I'm trying to automatically create some integrity constraints based on this dataset:
ds_name | var_name | ic_clause | ic_msg
--------+----------+------------------------------------+-----------------------
tableA | var1 | primary key($var$) | $var$ is a primary key
tableB | var2 | check(where=($var$ in ('a', 'b'))) | invalid $var$ value
The idea is to create a generic program that loops through this dataset and creates the ICs accordingly. In this specific case, the equivalent hard coded program would be:
proc datasets nolist;
modify tableA;
ic create primary key(var1)
message = "var1 is a primary key";
quit;
proc datasets nolist;
modify tableB;
ic create check(where=(var2 in ('a', 'b')))

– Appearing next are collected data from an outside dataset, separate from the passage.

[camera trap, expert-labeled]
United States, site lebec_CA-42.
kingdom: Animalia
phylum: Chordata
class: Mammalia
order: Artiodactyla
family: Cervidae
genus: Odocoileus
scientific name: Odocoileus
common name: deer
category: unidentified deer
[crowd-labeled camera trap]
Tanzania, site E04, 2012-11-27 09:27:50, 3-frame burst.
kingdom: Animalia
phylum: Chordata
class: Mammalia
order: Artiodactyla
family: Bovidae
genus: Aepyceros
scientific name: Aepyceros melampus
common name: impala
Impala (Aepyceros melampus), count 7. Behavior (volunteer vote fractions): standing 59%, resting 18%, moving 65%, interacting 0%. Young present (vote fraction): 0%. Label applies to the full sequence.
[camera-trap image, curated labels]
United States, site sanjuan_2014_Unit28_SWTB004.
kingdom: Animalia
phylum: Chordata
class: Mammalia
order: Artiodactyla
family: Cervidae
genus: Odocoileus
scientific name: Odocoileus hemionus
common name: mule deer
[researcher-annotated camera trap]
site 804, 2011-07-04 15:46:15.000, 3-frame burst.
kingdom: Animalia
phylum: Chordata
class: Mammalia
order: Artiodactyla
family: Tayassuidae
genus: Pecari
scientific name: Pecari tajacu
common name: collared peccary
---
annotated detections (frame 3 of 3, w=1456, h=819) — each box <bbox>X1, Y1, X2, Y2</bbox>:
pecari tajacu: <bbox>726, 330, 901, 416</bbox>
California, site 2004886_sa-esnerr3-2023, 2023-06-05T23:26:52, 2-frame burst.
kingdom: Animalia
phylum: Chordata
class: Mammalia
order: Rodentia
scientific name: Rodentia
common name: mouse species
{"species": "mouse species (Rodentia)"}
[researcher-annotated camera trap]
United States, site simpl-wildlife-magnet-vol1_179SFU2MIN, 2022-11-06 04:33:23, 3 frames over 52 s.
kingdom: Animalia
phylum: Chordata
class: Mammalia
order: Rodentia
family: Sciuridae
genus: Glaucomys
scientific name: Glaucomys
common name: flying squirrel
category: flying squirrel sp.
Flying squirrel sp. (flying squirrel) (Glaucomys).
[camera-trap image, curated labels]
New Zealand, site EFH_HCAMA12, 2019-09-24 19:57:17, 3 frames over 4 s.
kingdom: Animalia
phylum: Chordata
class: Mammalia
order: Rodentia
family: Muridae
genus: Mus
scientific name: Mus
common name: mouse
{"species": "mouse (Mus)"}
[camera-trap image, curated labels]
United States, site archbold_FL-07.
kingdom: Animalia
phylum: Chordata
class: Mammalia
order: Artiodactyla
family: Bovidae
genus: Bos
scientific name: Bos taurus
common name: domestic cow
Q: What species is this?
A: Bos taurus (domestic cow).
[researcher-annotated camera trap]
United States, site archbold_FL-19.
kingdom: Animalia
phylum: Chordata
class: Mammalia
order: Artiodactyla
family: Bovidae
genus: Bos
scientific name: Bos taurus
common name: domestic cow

message = "invalid var2 value";
quit;
These are the steps I imagine in the program, but I need help to translate them into actual code:
Run a generic proc datasets, eg.:
proc datasets nolist;
modify &my_ds;
ic create &my_clause
message = &my_msg;
quit;
Can anyone please help me with this code? I don't know whether the steps I've suggested are the best way to implement what I'm trying to do. Basically I'm trying to simulate a relational database within SAS, and to automate things the maximum possible.
Thank you!
You probably will find that you cannot turn SAS into a DBMS. It might be better to use your metadata to generate programs that check the data instead of trying to implement integrity constraints.
But the concept of data driven code generation is interesting one so lets see if we can use your example to demonstrate how to generate code from metadata. I find that it works better when you match the variable names in the metadata to the code that needs to be generated. So lets call the variable that is used to create the MESSAGE=
option on the IC statement MESSAGE
.
Now we can use a simple data step to generate the code. Not sure why you used pseudo code in the constraint and message fields instead of just hard coding the values, but we can use TRANWRD()
function to replace the $varname$
strings with the value of the VARNAME
variable.
So let's make a sample metadata file.
data ic_metadata;
infile datalines dlm="|";
length libname $8 memname $32 varname $32 constraint message $200;
input libname memname varname constraint message ;
datalines;
work|tableA|var1|primary key($varname$) |$varname$ is a primary key
work|tableB|var2|check(where=($varname$ in ('a', 'b')))|invalid $varname$ value
;
And some sample data to work on.
data tablea tableb ;
length var1 8 var2 $8 ;
var1+1;
var2='a';
run;
Now let's use the metadata to generate the code and %INCLUDE
to run it.
filename code temp;
data _null_;
file code ;
set ic_metadata ;
by libname memname ;
if first.libname then put 'proc datasets lib=' libname 'nolist;' ;
if first.memname then put ' modify ' memname ';' ;
constraint=tranwrd(constraint,'$varname$',trim(varname));
message=tranwrd(message,'$varname$',trim(varname));
put 'ic create ' constraint message= :$quote. ';' ;
if last.memname then put 'run;';
if last.libname then put 'quit;' ;
run;
%include code / source2 ;
So running the example we get a SAS log like this:
161 +proc datasets lib=work nolist;
162 + modify tableA ;
163 +ic create primary key(var1) message="var1 is a primary key" ;
NOTE: Integrity constraint _PK0001_ defined.
164 +run;
NOTE: MODIFY was successful for WORK.TABLEA.DATA.
165 + modify tableB ;
166 +ic create check(where=(var2 in ('a', 'b'))) message="invalid var2 value" ;
NOTE: Integrity constraint _CK0001_ defined.
167 +run;
NOTE: MODIFY was successful for WORK.TABLEB.DATA.
168 +quit;